## Actions to take
[A] Name the Vista versions that the speech recognition post says come with an updated engine.
[B] Pick up the speech recognition post after its final sentence and carry it forward.

## Page extract

Doing the transcriptions for Glenn Kelman’s presentation earlier this week ended up taking more time than I expected it to. I can type reasonably quickly, 50 words per minute, perhaps 90 if I concentrate hard and stay away from the Backspace key. But a normal rate of speech is about 130 words per minute, so I can only transcribe about a sentence at a time. So the transcription process goes like this: Listen to audio, transcibe a sentence, seek the audio back a few seconds, repeat. Not the most exciting work around.

So I figured, hey, what about having the computer transcribe stuff for me? Windows XP itself doesn’t come with speech recognition built-in, but Microsoft includes a speech recognition engine with Office XP and 2003, and also has one included as part of the free Microsoft Speech API (SAPI 5.1) SDK. And all five versions of Vista come with an updated, more-accurate engine. (For those of you keeping score at home, that would be Home Basic, Home Premium, Business, Enterprise, and Ultimate. Phew!)

Anyways, SAPI itself has a few simple functions that do most of the work for us in doing a transcription. Basically, you take a stream, bind it to a (WAV) file, pass that stream to the speech engine, enable “dicatation mode,” and print out what the the engine thinks it hears. File to stream to engine to recognized text.

That didn’t seem too complex, so I set out to write a quick C# command-line app to do that. For the most part, even though it wasn’t designed with C# in mind, the COM interop story for SAPI 5.1 is pretty good. Unfortunately, the C#-language binding for the SpStream.BindToFile function is a little iffy. The C++ type signature for the file name is const WCHAR *. Somehow, that got translated into ref ushort. Not so good. I found a post from one Microsoft employee, Dave Wood, which acknowledged this problem with SAPI, and also gave suggested workarounds. However, I figured that, considering how simple the app would be, I might as well just write it in C++.

Well, I did. The hardest part turned out to be learning about the multitudes of string representations in Win32 COM programming, and how to translate between them. A little reading of documentation, sample code, and other examples online, and I had something that worked. No error handling logic in place, but it worked.

For certain values of worked, anyways. By “worked,” I mean that it fed the WAV data to the speech recognition engine, and got results back. The usefulness of those results is another issue entirely.

## Dataset extract
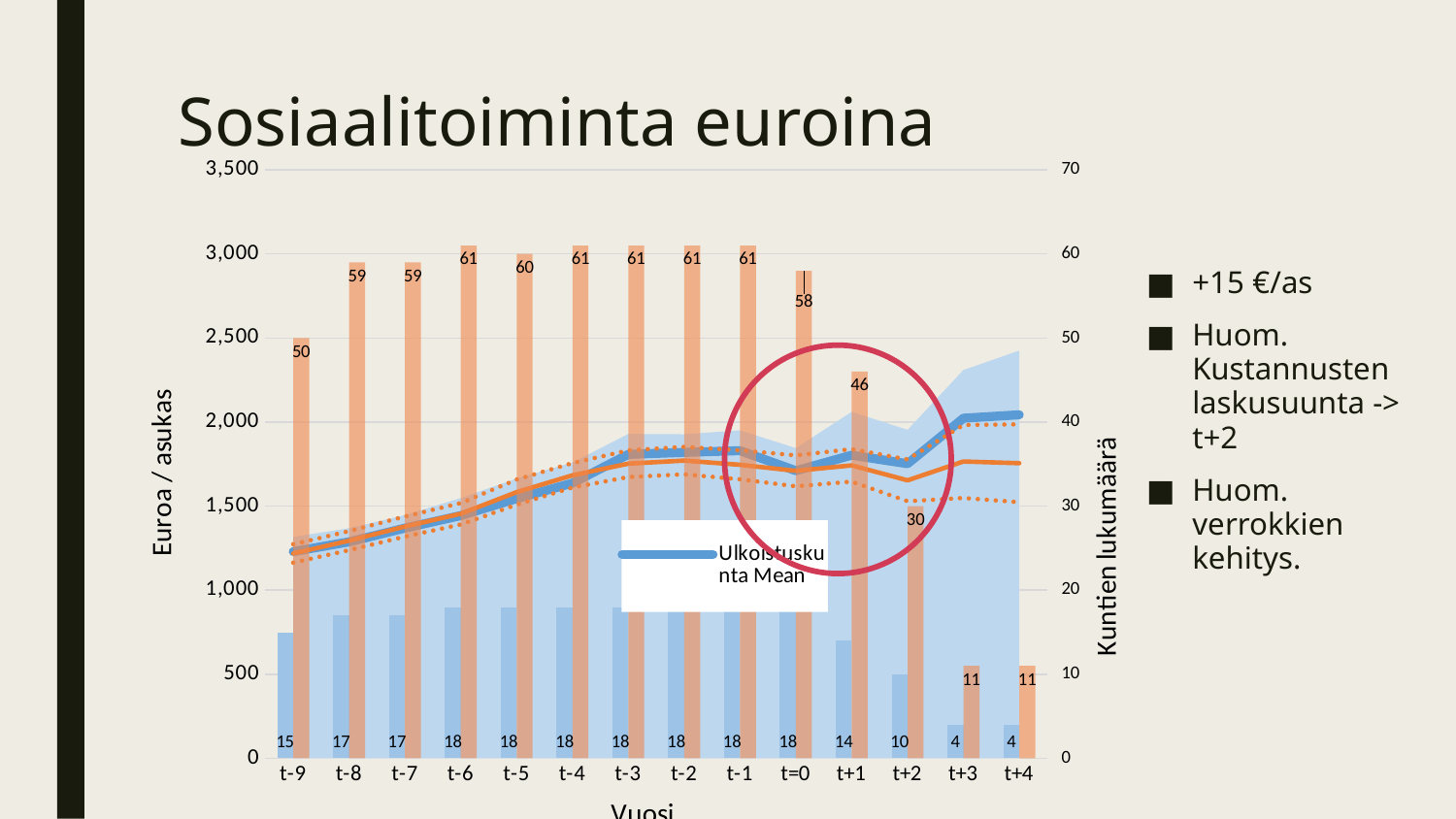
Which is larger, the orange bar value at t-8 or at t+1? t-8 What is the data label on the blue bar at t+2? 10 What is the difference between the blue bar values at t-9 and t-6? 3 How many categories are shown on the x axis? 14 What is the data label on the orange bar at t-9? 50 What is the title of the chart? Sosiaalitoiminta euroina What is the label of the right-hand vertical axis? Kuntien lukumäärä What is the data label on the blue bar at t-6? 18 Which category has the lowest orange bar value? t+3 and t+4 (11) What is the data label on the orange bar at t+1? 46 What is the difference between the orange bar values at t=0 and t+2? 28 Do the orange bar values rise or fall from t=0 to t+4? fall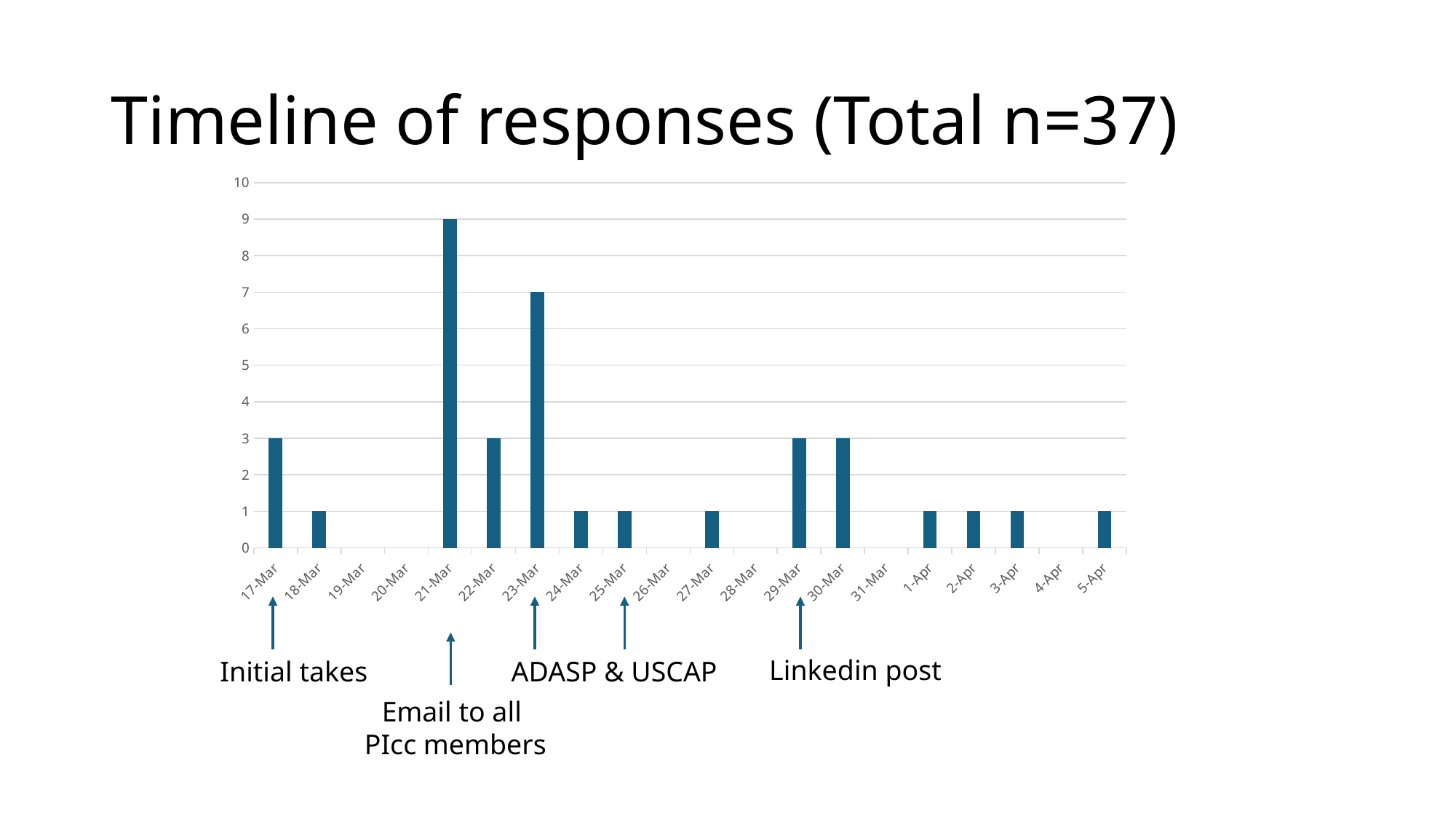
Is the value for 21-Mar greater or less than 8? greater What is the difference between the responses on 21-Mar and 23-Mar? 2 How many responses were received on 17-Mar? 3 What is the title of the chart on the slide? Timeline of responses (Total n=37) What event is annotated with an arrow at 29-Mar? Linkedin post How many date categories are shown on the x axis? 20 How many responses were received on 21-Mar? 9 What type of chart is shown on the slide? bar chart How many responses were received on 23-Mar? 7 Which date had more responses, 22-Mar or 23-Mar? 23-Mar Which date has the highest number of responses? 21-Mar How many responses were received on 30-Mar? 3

## Task results
[A] Home Basic, Home Premium, Business, Enterprise, Ultimate

[B]
First, the source of the WAV makes a pretty big difference in recognition accuracy. This makes a bigger difference when using the older version 5.1 recognizer on XP than Vista’s newer version 8.0, but it’s noticeable on both. A WAV file I created using Audacity and a speech-recognition-tuned microphone yielded decent results on XP and great results on Vista. A snippet of the audio from Kelman’s presentation, converted to WAV format, was… spottier. I manually ran Audacity’s “Normalize” command to make the waveform graph more similar to the mic’s recording, and that improved recognition accuracy somewhat. Unfortunately, the results on XP are comical and, at times, almost poetic.

I recorded this sample WAV file, which is just me saying “Computing research has made remarkable advances, but there’s much more to be accomplished. The next ten years of advances should be even more significant, and even more interesting, than the past ten,” which is simply the first two sentences from the abstract of Ed Lazowska’s UWash talk.

Here’s what the version 5.1 recognizer thought it heard: “Computing research has made remarkable advances but there’s much more of a published the next ten years of events this should be even more significant and even more interesting from the past ten.” Close, but not quite. The lack of periods and puctuation is expected, but turning “to be accomplished” into “of a published,” well, not so much.

Vista’s version 8.0 recognizer does much better: “Computing research has made remarkable advances but there’s much more to be accomplished the next 10 years of advances should be even more significant and even more interesting than the past 10.” Flawless! Note that Vista is smart enough to turn “ten” into “10.” Not such a big deal here, but it’s much nicer to read “5,313,852” than “five million three hundred thirteen thousand eight hundred two.” Anyways, I think that’s pretty darn impressive for a completely untrained speech-recognition system.

Unfortunately, the results on Kelman’s presentation weren’t nearly as good. I took a short clip of his presentation, which I transcribe as “… man. I learned how to do everything. And, uh, a couple of years later I started Plumtree Software with a few of my friends. And if you can start a company, um, everyone will tell you it’s too soon, um. And I’m sure they’ll be right, there were so many things that I didn’t know, ah, when I started Plumtree, and I erred egregiously, uh, and really suffered for it. But, ah, you’ll never know everything…”

First, Vista’s valiant attempt. It gets points, I suppose, for including recognizable phrases from the original audio. Knowing what the real transcription is, we can see a mutilated version of it here, and I think you can get a general sense of what the original audio was saying. Not all the fine points, but the general sense, sure.

A man I learned how to do everything
and got a couple years later I started onto software will hit my friends
and if you can set a company of everyone will tell you that it’s too soon
hung at sure it’ll be right there are some things that I didn’t know how I started entree am a grievously on
and really suffered for it but the deal ever now everything

Meanwhile, here are a few of XP’s attempts. These are all with the exact same input file, mind you. Same input, very different outputs.

Air guard had every hour at our doorstep start of his software NFS at its start out
that are out how data it’s too soon
that ensured underwriter scientists I didn’t know that I saw it and trade vendor who displayed (suffered a heart
out ever known everything

Event that my head.)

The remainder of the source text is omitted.